══ Material provided ══

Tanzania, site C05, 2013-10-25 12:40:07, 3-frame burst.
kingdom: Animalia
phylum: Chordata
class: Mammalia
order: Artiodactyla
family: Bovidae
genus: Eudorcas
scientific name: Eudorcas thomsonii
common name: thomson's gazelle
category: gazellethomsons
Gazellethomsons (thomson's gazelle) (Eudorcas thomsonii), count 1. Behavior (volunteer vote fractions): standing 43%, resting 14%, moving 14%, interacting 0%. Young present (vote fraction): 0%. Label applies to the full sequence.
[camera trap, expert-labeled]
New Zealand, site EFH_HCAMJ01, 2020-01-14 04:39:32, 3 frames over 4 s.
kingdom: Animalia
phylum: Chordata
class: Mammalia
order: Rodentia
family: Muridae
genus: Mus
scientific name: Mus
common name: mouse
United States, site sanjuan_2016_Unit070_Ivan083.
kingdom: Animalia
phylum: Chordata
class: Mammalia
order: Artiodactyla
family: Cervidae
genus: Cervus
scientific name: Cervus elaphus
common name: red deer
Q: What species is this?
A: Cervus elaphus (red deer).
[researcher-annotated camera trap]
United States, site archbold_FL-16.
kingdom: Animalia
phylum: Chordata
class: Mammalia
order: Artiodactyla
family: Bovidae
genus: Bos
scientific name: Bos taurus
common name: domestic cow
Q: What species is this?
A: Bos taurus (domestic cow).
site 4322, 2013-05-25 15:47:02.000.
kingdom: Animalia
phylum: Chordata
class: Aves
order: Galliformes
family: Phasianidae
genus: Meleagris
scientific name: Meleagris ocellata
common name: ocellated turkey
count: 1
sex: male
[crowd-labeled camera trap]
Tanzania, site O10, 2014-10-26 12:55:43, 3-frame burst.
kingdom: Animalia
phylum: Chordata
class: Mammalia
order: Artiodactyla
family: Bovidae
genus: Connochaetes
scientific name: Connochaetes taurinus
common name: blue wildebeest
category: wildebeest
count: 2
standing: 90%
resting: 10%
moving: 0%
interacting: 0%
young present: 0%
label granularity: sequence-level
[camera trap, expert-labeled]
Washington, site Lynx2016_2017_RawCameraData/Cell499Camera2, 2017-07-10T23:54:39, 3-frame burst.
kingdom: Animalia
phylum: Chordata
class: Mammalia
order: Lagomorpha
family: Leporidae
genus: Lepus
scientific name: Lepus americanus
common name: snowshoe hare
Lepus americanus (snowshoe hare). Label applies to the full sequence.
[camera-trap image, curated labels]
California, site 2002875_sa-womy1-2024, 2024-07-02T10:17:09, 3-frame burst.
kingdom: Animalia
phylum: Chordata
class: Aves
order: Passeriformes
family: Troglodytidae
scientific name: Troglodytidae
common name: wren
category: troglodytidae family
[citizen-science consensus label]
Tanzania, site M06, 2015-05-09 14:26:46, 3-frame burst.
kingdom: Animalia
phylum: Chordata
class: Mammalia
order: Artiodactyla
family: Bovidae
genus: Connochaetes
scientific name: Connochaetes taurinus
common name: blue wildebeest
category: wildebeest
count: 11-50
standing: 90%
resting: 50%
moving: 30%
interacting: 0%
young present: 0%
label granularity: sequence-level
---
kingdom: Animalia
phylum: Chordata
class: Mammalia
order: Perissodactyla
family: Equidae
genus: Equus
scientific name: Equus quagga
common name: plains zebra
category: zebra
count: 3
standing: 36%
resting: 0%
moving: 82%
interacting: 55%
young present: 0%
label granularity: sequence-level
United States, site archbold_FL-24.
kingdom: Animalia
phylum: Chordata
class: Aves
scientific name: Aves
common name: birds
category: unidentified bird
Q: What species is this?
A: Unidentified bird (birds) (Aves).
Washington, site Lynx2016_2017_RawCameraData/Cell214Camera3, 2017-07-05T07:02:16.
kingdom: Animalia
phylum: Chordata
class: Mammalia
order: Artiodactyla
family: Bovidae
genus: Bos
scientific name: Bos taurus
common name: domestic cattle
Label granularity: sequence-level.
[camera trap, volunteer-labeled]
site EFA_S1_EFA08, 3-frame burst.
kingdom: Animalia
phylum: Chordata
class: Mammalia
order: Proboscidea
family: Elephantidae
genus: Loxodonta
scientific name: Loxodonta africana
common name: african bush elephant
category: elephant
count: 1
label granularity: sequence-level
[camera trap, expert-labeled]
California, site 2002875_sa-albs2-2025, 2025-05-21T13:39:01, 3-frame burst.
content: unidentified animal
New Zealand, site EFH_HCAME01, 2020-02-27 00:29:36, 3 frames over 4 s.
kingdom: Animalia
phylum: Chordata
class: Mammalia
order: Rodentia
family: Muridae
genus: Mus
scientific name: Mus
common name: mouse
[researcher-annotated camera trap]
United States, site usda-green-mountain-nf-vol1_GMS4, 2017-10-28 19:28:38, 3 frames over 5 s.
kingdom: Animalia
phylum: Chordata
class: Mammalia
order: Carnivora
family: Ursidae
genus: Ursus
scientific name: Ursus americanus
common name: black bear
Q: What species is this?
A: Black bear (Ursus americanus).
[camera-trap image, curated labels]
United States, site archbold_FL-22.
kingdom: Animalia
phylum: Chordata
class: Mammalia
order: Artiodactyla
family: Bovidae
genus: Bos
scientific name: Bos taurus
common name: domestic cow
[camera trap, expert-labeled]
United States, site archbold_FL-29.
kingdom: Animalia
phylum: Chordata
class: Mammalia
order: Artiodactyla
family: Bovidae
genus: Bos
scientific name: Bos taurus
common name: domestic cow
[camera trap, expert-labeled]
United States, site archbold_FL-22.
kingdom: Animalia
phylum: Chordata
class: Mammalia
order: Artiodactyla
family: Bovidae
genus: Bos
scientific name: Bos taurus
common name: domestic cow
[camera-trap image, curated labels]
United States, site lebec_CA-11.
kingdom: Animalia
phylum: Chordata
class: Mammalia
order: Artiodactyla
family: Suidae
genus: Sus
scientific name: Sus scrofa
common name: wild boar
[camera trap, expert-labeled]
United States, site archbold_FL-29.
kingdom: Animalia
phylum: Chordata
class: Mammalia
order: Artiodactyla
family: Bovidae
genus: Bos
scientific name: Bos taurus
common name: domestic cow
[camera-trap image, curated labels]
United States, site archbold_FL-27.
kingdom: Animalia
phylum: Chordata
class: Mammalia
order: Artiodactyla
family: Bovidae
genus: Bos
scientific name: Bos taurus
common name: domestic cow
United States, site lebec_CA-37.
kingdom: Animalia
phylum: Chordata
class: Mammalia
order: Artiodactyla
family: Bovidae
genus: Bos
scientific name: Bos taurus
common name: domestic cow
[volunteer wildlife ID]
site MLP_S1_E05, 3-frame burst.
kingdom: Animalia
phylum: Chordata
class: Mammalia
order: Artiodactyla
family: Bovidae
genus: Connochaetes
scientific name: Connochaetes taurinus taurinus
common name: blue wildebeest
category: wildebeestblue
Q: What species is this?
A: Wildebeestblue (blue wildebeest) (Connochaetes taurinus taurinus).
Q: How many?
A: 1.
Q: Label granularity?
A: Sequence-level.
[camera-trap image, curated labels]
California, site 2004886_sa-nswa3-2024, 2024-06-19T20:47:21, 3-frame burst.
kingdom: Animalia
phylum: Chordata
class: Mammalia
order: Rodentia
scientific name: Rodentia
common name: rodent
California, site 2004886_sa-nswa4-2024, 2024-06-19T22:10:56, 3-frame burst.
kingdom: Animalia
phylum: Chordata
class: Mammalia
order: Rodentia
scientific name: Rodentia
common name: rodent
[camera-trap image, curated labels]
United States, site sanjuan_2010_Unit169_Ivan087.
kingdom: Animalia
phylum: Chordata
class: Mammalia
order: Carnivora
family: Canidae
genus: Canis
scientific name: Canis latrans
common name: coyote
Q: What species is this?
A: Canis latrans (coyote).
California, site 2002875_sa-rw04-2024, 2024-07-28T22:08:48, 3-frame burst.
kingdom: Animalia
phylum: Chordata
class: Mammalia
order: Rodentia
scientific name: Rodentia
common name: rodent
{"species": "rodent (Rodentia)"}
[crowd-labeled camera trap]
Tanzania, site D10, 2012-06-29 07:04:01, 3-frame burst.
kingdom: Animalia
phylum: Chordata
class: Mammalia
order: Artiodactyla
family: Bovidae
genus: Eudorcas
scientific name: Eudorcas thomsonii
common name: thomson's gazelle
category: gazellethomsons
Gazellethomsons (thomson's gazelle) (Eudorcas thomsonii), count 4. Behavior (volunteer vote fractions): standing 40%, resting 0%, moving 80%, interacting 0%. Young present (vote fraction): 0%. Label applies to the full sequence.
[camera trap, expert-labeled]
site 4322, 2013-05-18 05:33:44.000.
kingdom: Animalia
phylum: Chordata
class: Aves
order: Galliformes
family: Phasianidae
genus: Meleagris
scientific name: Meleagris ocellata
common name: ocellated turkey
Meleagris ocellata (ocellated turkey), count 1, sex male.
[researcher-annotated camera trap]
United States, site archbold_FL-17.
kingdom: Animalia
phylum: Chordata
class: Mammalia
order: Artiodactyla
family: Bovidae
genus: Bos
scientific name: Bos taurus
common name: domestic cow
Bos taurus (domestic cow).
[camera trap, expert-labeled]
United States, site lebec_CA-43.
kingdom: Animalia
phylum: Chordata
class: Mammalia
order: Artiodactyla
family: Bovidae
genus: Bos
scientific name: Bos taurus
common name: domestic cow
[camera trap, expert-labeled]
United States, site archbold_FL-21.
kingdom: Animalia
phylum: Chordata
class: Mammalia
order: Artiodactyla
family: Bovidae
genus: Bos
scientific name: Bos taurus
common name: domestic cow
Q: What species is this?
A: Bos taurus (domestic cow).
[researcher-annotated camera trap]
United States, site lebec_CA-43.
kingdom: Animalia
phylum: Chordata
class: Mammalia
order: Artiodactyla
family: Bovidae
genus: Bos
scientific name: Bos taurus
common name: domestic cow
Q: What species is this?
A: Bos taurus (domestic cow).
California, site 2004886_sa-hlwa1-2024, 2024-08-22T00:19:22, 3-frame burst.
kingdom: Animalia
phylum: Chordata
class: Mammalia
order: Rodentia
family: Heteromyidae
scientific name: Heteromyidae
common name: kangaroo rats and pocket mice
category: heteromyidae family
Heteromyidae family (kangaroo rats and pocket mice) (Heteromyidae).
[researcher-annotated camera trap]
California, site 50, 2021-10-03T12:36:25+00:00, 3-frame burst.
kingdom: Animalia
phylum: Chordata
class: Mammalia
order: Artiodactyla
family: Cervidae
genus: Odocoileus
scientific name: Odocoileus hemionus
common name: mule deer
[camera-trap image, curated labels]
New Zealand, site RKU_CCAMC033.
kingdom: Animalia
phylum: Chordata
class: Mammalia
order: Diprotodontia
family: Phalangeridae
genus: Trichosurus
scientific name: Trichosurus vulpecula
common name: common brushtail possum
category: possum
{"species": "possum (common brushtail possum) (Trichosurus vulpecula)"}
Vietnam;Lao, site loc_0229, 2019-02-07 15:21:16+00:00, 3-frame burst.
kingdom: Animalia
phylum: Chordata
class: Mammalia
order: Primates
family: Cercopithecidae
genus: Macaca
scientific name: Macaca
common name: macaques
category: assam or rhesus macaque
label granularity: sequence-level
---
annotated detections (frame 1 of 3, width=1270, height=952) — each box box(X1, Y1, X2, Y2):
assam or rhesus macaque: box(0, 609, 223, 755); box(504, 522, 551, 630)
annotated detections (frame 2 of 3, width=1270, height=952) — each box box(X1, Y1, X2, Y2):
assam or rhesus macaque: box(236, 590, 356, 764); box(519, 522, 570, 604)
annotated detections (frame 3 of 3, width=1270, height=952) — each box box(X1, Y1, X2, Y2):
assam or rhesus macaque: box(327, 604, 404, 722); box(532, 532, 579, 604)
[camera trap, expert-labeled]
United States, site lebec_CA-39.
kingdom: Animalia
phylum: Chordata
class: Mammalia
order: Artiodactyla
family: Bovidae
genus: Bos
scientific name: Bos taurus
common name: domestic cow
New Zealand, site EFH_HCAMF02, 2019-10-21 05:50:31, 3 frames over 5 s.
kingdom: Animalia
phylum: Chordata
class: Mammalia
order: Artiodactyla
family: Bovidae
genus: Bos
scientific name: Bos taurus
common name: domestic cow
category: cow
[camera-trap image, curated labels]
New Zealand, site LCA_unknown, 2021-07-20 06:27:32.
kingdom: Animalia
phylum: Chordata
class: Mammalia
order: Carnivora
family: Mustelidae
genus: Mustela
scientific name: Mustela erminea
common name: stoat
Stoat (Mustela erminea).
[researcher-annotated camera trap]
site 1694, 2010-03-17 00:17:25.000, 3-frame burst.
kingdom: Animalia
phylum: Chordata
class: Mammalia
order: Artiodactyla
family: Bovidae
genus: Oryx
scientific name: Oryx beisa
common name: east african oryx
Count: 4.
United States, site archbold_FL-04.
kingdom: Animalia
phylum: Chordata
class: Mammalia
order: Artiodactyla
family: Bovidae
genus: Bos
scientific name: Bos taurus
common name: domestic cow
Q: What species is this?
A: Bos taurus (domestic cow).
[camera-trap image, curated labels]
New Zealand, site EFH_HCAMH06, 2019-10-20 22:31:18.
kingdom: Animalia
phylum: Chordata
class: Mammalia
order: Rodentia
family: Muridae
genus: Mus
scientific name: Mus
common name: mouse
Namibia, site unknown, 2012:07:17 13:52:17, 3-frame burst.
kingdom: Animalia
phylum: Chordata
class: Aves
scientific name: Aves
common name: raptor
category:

═══

- [Problem requirements]:
Return only the lines from the beginning of the material up to and including the line with "United States, site sanjuan_2016_Unit070_Ivan083.", exactly as written.

- [Result]:
Tanzania, site C05, 2013-10-25 12:40:07, 3-frame burst.
kingdom: Animalia
phylum: Chordata
class: Mammalia
order: Artiodactyla
family: Bovidae
genus: Eudorcas
scientific name: Eudorcas thomsonii
common name: thomson's gazelle
category: gazellethomsons
Gazellethomsons (thomson's gazelle) (Eudorcas thomsonii), count 1. Behavior (volunteer vote fractions): standing 43%, resting 14%, moving 14%, interacting 0%. Young present (vote fraction): 0%. Label applies to the full sequence.
[camera trap, expert-labeled]
New Zealand, site EFH_HCAMJ01, 2020-01-14 04:39:32, 3 frames over 4 s.
kingdom: Animalia
phylum: Chordata
class: Mammalia
order: Rodentia
family: Muridae
genus: Mus
scientific name: Mus
common name: mouse
United States, site sanjuan_2016_Unit070_Ivan083.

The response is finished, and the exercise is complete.